Realising such visions won’t be easy. Evans says it is incredibly hard to retrofit existing cities to match his ideal, and he doubts that new urban areas will be built with such a brief in mind. “I don’t think biodiversity conservation needs are given high enough priority to make that a realistic prospect,” he says.
But Ramaswami is more optimistic. She notes that the trend for urban greening has already begun, pointing to some inspiring examples in the US, including the Million Trees Los Angeles initiative and an ambitious greening programme in New York.
This isn’t just a richer-world phenomenon, either. Most urban growth in the next decades will occur in lower-income nations. The Milan Urban Food Policy Pact, which aims to increase urban gardening around the world, has 211 cities signed up, many in Africa, South America and South-East Asia. China’s Ministry of Ecology and Environment, established in 2018, has made fighting pollution one of its three critical battles, spurring the building of parks, green spaces and wildlife corridors in many cities. Admittedly, lower-income countries face many challenges in building greener cities, but they can learn from the mistakes already made in older-growth cities in the West, says Ramaswami. “There’s a lot of opportunity for sustainability in developing cities,” she says.
Urban greening
Some researchers are thinking of new ways to get policy-makers across the world to value nature more. Biologist Gretchen Daily at Stanford University in California pioneered the concept of ecosystem services as a way of evaluating the benefits nature provides and factoring these values into economic decision-making. In conjunction with Berman and others, she published a paper in 2019 outlining how this approach could be used to put a price on the mental health benefits of nature in cities. “The intense pressure on urban land means we need to invest strategically,” she says.

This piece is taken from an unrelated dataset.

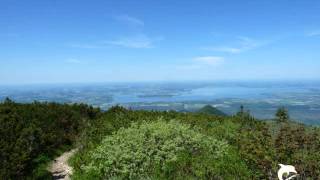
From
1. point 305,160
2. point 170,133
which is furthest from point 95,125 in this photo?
point 305,160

Daily has founded the Natural Capital Project, which offers free science-based computer programs to guide such investments. “Software modules on health are being tested now for release in the first half of 2021,” she says.
But it will take more than policy-makers to push urban greening up the agenda. “We need a grassroots movement,” says Berman. Community involvement ensures that different cultural and local needs are met, says Ramaswami. “You want the imagination of those people in those communities to think of their own vision.”

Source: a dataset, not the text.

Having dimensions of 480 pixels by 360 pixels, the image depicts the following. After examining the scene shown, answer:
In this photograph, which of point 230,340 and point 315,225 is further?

In some parts of the world, that is already happening: the economically disadvantaged favelas of Rio de Janeiro in Brazil, for example, are home to a burgeoning forestation movement. A common problem, however, is that people don’t know about the benefits of nature, says Berman. “Scientists need to work a bit harder to get out of the ivory tower, to get their message across,” he says. “It’s important to talk to communities. It’s not going to work to be paternalistic.”

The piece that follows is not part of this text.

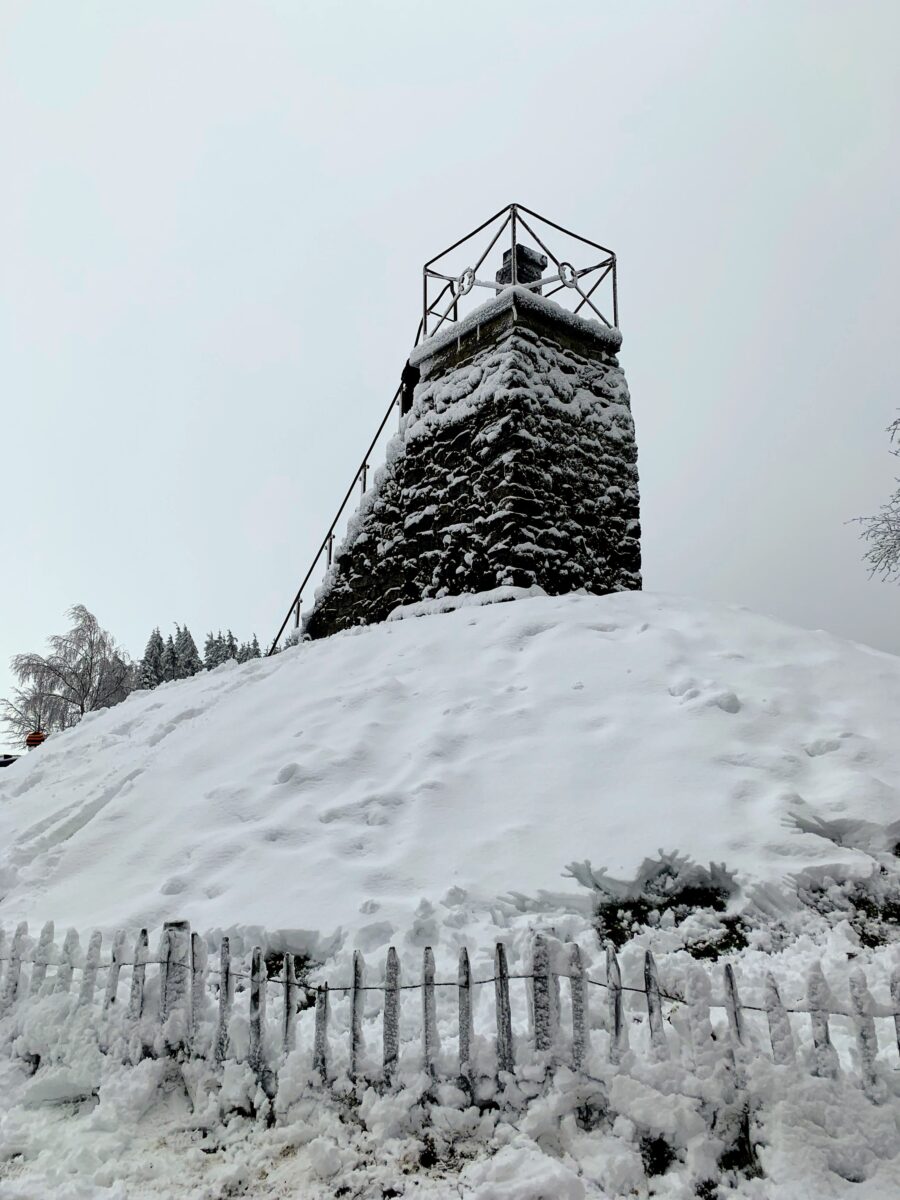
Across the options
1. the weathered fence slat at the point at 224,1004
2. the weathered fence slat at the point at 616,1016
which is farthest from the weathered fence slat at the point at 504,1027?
the weathered fence slat at the point at 224,1004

And it isn’t just about knowledge: people need to also experience the effect that urban green spaces have on their sense of well-being. “If we can do interventions where we can encourage people to try it, then I think they will buy in,” says Berman.
That is why the pandemic could be such a powerful force for change. “Our planning – today and into the future – will affect the well-being of billions of people,” says Daily. And if we can build back greener, that will create a virtuous circle. Recent studies from both China and England find that feeling more connected with nature makes people more likely to adopt positive environmental behaviours. If so, then greener cities won’t just improve the mental health of their residents, but also focus our minds on the needs of nature beyond our urban jungles.